▶ WORK TASK
Each line of the data is to be output verbatim, with the images removed.

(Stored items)

========================================================================

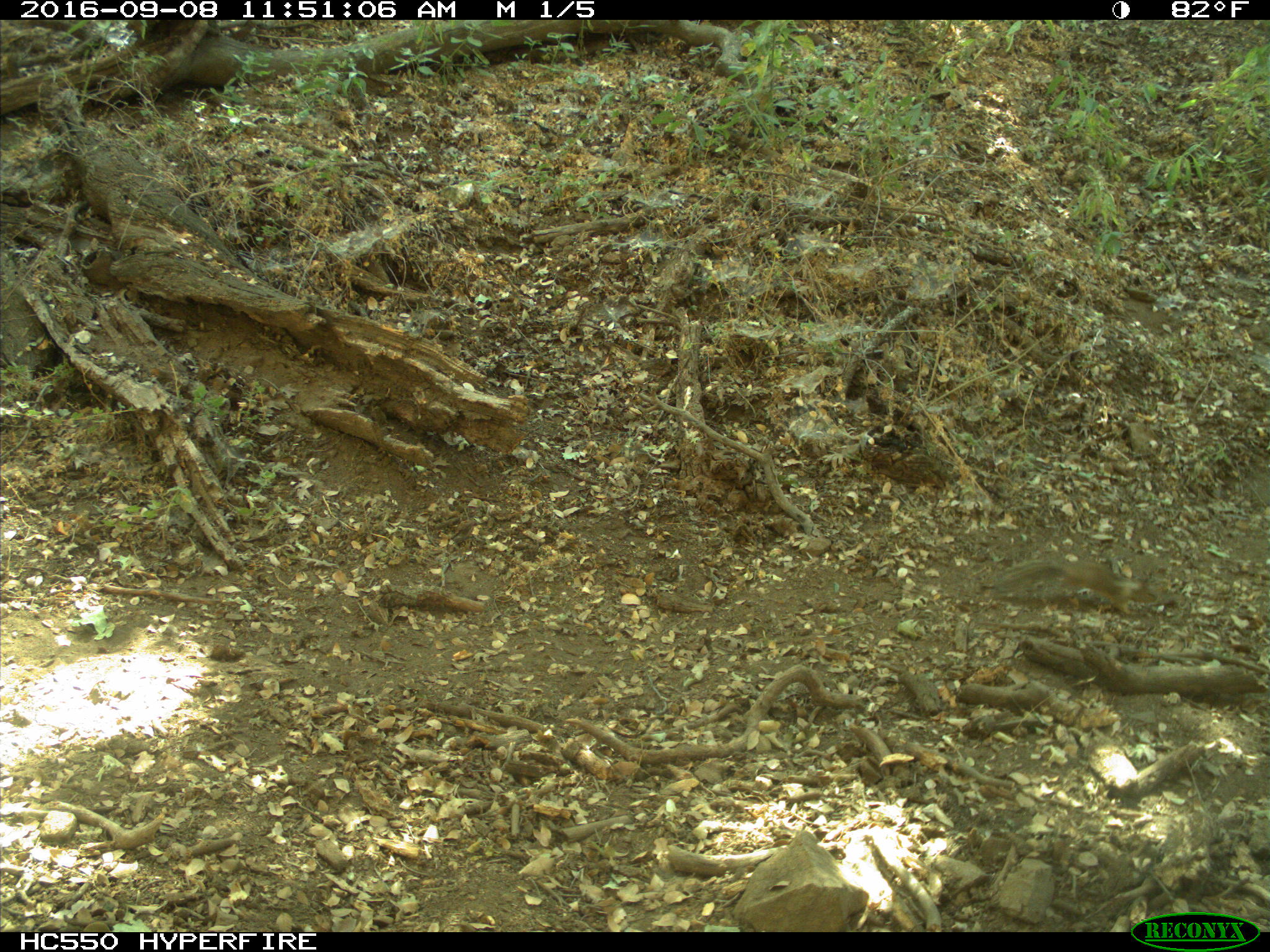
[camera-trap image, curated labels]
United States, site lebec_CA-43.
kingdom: Animalia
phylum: Chordata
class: Mammalia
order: Rodentia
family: Sciuridae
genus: Otospermophilus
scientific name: Otospermophilus beecheyi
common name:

========================================================================

▶ FINISHED EXERCISE
[camera-trap image, curated labels]
United States, site lebec_CA-43.
kingdom: Animalia
phylum: Chordata
class: Mammalia
order: Rodentia
family: Sciuridae
genus: Otospermophilus
scientific name: Otospermophilus beecheyi
common name:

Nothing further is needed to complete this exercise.